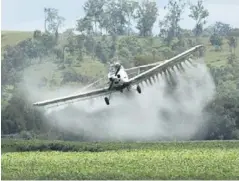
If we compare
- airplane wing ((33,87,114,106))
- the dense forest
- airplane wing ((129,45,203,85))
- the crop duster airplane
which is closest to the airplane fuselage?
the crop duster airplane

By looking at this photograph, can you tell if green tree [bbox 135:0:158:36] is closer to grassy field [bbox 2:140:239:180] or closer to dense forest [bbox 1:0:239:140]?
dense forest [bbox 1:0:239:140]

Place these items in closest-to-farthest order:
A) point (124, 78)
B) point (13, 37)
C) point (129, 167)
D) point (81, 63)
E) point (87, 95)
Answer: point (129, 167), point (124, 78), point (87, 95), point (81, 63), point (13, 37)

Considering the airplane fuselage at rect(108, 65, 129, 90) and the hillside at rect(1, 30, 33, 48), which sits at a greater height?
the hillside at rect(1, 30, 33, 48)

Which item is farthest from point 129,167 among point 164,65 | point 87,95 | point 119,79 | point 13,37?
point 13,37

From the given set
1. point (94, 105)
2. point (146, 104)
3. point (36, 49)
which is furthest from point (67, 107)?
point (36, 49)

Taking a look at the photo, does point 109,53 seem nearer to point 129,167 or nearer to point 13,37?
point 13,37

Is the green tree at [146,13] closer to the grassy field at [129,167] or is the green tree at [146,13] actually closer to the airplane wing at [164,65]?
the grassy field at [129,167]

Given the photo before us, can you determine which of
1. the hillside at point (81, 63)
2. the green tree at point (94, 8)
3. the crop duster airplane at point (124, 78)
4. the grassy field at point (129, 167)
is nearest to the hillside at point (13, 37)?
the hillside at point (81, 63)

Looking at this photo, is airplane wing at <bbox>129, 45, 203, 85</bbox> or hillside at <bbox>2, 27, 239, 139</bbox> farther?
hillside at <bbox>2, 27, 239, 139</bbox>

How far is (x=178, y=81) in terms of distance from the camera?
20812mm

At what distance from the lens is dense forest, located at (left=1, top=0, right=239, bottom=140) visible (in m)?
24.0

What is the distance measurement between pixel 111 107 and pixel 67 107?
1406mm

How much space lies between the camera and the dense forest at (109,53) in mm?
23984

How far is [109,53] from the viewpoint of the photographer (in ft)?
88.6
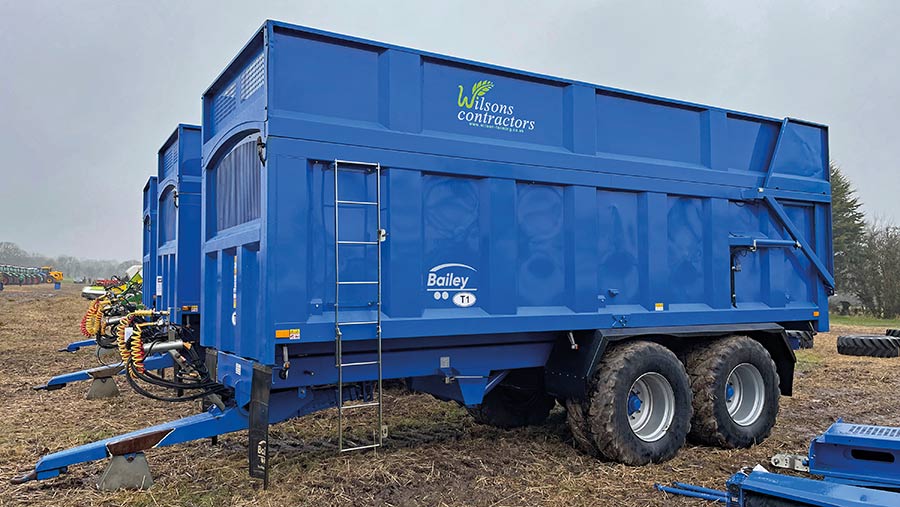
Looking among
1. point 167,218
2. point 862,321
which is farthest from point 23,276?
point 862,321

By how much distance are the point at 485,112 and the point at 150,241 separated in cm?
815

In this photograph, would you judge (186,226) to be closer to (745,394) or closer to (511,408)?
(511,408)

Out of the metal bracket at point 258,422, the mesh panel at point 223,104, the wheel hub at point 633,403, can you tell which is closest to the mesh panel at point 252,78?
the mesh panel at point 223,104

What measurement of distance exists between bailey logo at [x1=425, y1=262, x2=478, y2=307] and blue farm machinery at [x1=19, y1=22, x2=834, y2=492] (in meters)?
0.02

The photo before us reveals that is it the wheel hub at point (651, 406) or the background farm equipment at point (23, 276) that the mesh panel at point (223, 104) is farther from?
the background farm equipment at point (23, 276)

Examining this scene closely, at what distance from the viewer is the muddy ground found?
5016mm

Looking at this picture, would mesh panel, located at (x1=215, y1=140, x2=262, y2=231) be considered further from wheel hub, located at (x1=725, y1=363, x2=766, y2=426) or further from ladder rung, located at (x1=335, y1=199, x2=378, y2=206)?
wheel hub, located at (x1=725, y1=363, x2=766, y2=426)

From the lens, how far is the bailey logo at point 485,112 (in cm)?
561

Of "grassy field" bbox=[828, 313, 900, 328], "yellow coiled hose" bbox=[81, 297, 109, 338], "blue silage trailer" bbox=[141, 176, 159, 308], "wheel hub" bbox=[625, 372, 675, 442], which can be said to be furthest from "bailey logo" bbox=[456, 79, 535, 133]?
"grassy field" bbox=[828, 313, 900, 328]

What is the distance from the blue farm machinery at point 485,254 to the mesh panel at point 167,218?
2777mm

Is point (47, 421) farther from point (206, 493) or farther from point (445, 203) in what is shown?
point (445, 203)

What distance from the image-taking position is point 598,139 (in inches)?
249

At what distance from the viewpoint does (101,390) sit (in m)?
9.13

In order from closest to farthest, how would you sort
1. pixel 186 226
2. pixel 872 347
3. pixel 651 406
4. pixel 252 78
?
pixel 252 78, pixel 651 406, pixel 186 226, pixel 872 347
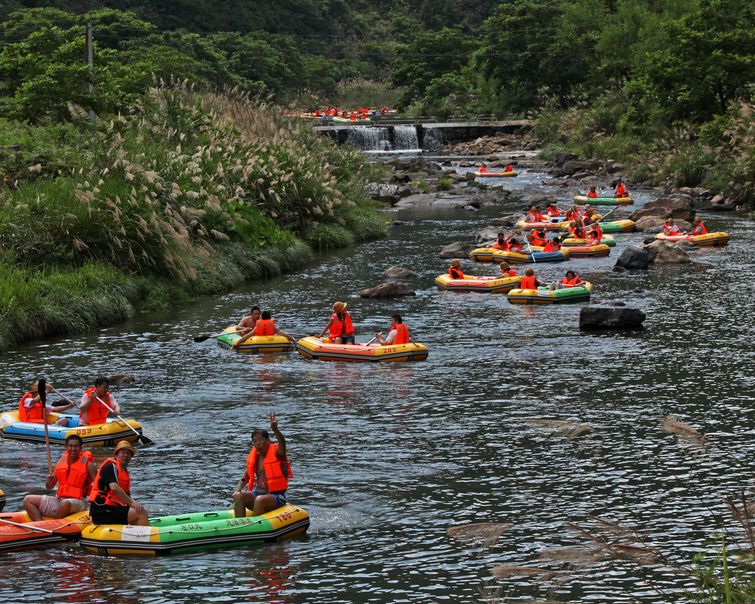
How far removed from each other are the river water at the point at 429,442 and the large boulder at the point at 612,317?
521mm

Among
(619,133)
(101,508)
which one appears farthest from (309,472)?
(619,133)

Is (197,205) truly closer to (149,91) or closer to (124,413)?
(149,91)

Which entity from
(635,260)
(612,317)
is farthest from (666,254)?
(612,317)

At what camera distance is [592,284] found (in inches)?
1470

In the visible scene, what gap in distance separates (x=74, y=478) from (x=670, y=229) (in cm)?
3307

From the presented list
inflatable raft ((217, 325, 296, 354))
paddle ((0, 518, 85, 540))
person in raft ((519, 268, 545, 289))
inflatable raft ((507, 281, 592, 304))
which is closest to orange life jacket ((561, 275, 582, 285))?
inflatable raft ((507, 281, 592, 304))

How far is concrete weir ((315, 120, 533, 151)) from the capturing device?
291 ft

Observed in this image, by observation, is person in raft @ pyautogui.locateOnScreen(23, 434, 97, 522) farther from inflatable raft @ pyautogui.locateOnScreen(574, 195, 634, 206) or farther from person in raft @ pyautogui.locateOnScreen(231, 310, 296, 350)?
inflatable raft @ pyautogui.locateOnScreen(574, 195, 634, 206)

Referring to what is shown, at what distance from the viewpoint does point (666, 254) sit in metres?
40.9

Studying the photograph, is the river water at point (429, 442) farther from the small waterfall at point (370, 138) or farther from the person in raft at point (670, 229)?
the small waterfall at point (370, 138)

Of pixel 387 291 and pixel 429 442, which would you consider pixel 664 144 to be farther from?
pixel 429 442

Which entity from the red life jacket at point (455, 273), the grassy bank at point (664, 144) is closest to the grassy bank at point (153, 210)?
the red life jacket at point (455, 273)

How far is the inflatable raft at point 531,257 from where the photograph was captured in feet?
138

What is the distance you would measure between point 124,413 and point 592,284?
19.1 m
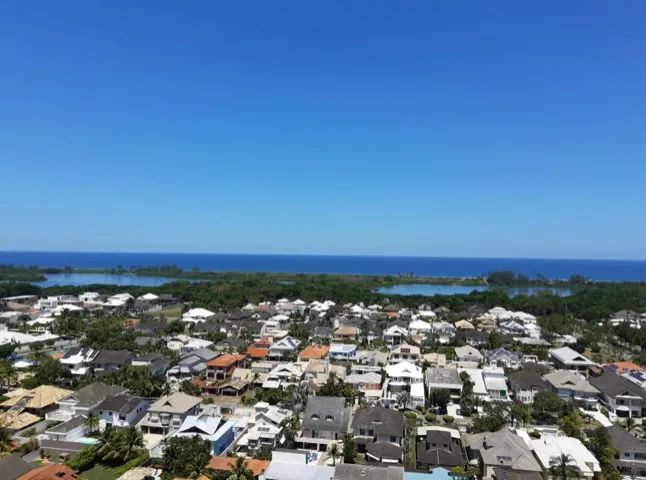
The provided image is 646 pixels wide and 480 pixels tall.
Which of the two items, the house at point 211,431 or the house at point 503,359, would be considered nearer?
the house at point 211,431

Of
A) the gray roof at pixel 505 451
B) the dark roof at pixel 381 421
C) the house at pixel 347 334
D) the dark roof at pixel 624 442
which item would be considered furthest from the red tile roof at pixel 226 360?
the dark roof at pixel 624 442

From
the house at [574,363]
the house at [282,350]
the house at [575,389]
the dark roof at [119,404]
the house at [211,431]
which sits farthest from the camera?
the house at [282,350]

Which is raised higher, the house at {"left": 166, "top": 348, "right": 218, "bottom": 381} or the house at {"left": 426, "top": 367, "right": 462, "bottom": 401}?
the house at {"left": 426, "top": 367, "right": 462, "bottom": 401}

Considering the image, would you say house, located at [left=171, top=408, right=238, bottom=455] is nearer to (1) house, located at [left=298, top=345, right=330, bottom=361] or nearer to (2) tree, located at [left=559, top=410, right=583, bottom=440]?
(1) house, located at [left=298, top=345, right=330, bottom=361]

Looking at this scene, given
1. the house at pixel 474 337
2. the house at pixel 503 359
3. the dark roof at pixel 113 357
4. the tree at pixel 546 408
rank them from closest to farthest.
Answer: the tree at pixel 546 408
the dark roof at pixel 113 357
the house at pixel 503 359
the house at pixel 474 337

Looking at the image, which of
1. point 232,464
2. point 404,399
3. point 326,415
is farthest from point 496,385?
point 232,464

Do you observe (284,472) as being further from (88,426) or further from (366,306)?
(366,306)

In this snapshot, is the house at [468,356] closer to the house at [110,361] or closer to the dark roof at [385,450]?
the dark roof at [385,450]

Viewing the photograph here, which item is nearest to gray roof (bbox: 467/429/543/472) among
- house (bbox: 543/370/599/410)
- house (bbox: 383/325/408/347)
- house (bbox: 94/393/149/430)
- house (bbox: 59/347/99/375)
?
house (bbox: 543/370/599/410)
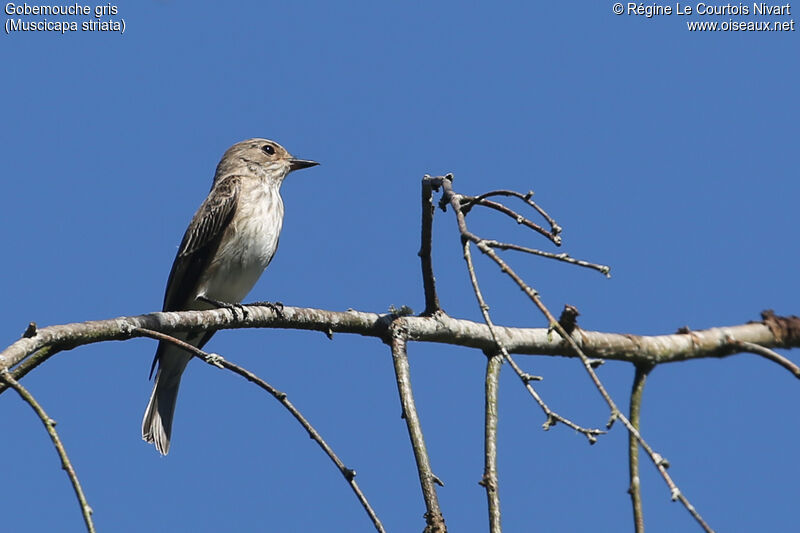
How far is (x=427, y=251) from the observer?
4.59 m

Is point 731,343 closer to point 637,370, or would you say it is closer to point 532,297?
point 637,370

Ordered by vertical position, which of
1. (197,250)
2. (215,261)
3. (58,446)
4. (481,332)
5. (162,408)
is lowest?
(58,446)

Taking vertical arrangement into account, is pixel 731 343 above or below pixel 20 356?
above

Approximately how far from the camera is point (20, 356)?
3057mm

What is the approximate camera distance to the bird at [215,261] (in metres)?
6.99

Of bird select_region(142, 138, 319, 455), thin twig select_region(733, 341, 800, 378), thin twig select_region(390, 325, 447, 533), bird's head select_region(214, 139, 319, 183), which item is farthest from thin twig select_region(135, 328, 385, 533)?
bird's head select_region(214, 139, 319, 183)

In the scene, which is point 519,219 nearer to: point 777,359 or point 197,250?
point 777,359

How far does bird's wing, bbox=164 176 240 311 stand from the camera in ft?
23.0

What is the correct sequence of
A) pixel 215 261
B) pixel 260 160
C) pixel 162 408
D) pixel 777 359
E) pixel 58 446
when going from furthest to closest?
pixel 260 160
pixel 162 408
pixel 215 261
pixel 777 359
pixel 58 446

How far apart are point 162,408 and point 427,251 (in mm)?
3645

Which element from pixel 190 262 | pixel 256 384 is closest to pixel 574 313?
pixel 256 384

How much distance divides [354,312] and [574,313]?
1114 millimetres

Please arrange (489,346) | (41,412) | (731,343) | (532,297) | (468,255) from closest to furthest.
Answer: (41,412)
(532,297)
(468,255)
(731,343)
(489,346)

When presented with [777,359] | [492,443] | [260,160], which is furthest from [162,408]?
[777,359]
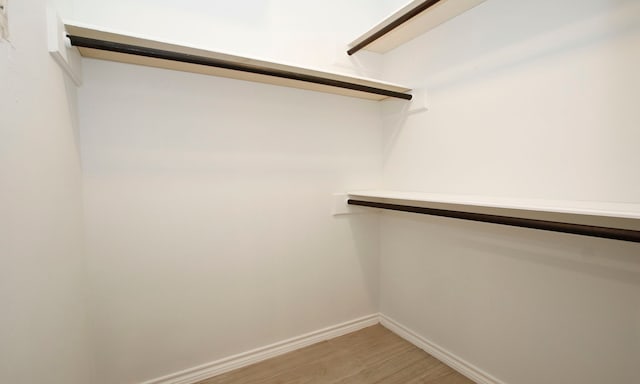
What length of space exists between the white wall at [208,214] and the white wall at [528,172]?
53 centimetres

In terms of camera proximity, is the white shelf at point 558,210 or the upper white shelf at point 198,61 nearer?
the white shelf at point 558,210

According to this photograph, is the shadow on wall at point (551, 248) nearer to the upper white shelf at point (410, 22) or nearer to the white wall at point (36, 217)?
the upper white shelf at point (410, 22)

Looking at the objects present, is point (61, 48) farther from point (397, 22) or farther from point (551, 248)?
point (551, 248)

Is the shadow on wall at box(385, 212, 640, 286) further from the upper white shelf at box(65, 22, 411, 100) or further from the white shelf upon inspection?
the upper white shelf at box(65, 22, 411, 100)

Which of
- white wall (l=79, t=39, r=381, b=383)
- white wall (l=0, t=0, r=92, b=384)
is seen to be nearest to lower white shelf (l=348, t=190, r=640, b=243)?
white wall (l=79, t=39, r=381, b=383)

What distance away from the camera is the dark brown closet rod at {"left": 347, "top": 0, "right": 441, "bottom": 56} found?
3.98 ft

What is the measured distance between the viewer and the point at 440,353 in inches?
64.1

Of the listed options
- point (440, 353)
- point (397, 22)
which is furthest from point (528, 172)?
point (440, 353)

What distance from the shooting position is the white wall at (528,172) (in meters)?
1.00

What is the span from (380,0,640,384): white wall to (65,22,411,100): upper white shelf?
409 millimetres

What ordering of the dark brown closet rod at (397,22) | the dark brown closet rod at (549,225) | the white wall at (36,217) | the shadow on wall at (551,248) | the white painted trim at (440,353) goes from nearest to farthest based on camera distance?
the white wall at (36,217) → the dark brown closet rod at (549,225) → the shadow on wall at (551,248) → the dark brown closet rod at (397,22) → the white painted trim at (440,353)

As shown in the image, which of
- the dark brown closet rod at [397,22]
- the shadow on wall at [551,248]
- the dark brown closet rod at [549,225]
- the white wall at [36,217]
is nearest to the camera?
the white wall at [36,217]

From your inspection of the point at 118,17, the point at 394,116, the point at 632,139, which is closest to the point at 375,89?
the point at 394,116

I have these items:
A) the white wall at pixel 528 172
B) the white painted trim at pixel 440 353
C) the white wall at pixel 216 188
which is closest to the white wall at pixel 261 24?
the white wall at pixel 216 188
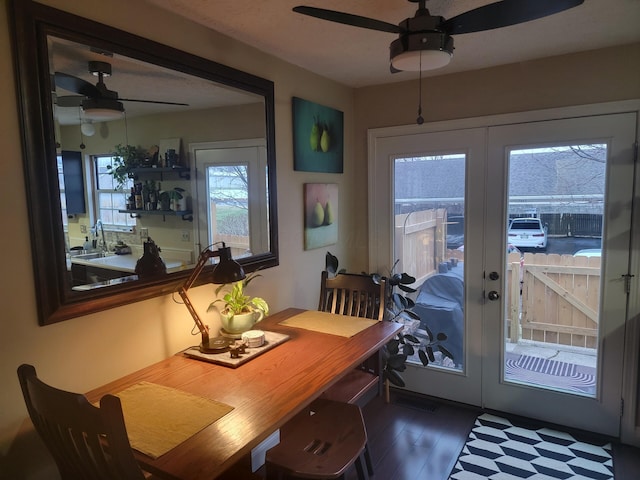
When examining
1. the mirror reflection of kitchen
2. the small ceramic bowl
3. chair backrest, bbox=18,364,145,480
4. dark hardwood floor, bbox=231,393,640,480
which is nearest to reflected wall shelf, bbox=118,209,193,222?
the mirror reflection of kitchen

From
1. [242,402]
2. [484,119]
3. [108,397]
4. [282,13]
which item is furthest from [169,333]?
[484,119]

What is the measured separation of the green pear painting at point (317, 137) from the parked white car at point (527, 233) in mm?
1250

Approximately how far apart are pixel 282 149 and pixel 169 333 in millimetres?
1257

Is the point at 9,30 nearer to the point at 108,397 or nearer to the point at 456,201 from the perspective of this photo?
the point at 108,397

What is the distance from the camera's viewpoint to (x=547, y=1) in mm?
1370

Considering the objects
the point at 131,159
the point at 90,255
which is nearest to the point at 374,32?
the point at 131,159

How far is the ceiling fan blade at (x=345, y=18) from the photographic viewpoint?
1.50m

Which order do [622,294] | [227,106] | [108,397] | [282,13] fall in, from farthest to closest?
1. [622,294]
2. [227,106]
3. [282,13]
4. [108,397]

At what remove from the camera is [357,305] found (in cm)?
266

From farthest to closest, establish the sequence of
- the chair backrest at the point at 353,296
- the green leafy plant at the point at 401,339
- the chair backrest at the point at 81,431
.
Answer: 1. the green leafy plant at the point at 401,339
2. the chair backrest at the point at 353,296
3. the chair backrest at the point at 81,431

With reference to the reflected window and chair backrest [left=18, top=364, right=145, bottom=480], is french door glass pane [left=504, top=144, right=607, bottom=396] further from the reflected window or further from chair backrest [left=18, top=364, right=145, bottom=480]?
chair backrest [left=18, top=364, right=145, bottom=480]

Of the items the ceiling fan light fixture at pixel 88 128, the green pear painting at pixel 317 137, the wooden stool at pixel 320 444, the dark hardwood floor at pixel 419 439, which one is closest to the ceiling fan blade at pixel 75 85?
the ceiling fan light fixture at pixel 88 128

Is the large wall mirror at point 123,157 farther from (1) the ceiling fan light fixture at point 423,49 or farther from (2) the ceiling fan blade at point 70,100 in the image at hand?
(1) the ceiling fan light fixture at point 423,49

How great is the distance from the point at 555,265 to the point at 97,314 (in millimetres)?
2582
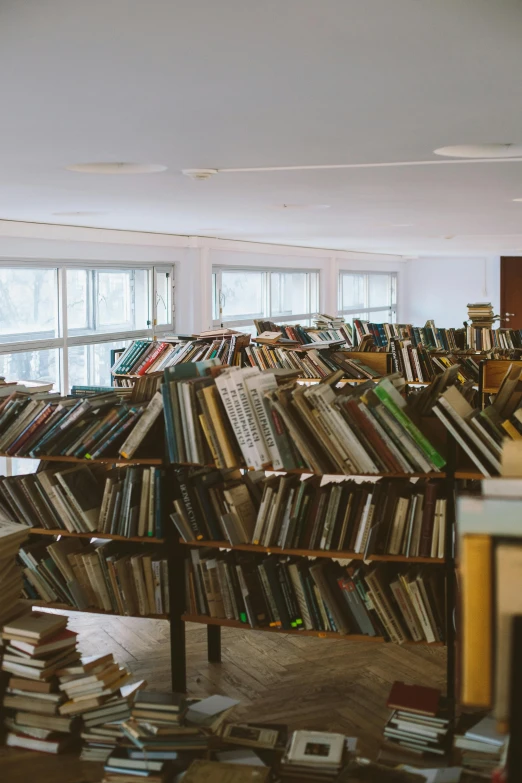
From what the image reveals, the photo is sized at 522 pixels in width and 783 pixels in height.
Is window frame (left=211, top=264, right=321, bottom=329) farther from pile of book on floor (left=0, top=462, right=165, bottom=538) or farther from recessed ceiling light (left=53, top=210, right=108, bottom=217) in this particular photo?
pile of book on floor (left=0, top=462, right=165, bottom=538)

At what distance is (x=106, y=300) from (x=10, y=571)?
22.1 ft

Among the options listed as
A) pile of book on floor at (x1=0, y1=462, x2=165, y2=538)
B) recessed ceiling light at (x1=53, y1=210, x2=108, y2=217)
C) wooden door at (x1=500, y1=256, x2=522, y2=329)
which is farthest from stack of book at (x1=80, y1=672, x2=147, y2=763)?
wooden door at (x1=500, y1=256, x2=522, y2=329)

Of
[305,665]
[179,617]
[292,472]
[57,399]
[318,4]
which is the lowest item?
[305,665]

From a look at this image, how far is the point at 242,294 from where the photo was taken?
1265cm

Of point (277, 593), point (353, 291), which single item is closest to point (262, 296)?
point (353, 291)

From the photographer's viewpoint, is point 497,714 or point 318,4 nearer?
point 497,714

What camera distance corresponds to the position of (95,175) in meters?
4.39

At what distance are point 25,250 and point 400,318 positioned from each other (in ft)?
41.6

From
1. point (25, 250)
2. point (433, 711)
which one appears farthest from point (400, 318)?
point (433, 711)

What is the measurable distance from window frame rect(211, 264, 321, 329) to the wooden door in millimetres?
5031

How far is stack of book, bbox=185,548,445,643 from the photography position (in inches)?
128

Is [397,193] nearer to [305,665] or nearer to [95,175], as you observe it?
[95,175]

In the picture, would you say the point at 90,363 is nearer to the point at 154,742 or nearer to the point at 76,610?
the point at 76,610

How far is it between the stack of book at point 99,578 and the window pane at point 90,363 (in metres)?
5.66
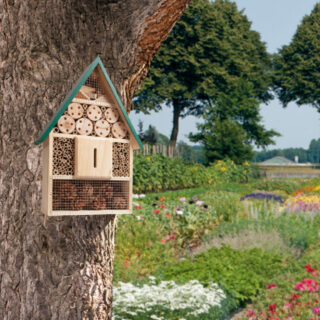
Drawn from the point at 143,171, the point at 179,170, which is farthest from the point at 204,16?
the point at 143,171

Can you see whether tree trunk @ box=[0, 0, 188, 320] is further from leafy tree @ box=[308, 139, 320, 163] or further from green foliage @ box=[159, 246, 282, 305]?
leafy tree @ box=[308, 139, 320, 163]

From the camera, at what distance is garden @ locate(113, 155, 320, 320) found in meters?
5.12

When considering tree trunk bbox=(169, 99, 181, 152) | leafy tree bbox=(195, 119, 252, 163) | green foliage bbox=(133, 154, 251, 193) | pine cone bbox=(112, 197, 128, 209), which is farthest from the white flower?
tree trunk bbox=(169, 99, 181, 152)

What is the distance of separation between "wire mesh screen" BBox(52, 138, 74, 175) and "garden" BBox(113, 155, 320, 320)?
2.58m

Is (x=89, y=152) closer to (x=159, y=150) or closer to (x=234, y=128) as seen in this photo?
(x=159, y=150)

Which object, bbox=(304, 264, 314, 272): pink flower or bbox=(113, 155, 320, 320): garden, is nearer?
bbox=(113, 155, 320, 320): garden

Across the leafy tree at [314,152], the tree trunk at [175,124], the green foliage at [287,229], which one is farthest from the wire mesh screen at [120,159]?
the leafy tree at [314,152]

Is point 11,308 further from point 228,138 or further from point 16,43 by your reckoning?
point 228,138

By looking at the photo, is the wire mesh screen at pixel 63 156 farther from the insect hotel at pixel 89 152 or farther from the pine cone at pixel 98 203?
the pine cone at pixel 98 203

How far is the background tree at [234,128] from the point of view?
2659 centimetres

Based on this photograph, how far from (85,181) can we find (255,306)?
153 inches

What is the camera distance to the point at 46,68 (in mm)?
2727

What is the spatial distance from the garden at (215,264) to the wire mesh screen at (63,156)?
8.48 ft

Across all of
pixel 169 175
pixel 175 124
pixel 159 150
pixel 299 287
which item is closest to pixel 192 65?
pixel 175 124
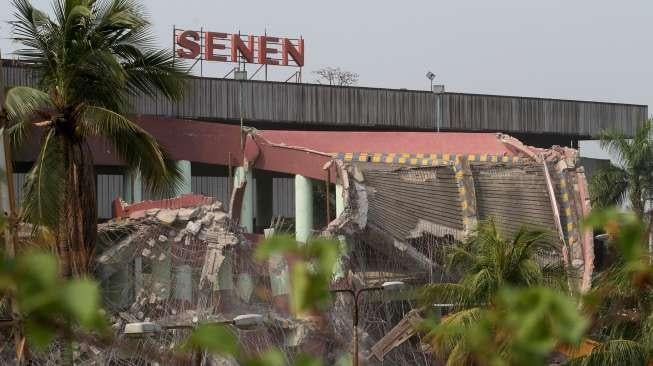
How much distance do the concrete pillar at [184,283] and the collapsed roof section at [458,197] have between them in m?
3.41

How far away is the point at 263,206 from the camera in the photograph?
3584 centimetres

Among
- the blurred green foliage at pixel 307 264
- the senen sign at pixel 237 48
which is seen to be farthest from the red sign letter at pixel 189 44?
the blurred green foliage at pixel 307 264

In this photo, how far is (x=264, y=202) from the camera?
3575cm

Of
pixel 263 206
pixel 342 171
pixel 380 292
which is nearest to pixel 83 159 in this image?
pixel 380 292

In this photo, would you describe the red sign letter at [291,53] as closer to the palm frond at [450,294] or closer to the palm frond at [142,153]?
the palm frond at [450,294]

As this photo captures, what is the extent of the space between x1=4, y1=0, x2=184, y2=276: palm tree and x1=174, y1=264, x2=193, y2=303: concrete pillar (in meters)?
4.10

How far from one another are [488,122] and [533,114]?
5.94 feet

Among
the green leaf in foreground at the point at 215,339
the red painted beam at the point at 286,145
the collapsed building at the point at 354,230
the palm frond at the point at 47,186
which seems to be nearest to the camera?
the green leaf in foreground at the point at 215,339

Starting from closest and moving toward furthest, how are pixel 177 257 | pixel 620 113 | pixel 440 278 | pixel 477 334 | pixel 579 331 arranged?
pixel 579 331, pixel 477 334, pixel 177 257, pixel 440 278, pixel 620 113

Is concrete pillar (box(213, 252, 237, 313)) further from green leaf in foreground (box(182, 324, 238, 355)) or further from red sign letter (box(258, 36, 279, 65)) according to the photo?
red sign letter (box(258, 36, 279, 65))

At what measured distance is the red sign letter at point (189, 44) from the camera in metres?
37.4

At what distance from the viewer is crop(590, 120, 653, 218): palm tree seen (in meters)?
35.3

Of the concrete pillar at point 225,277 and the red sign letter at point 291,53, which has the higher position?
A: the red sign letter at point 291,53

============

**Task goal:** Copy out, word for word, the part of the records that opens with the line containing "How far does" and closes with the line containing "1114 millimetres", including both of those lines.

**Solved problem:**
How far does bird's wing, bbox=164 176 240 311 stand from the camera in ft?
23.0

What is the correct sequence of
A) pixel 215 261
B) pixel 260 160
C) pixel 162 408
D) pixel 777 359
E) pixel 58 446
when going from furthest to closest?
pixel 260 160
pixel 162 408
pixel 215 261
pixel 777 359
pixel 58 446

How far apart are point 162,408 and point 427,251 (in mm)?
3645

Which element from pixel 190 262 | pixel 256 384 is closest to pixel 574 313?
pixel 256 384

How much distance divides [354,312] and [574,313]?
1114 millimetres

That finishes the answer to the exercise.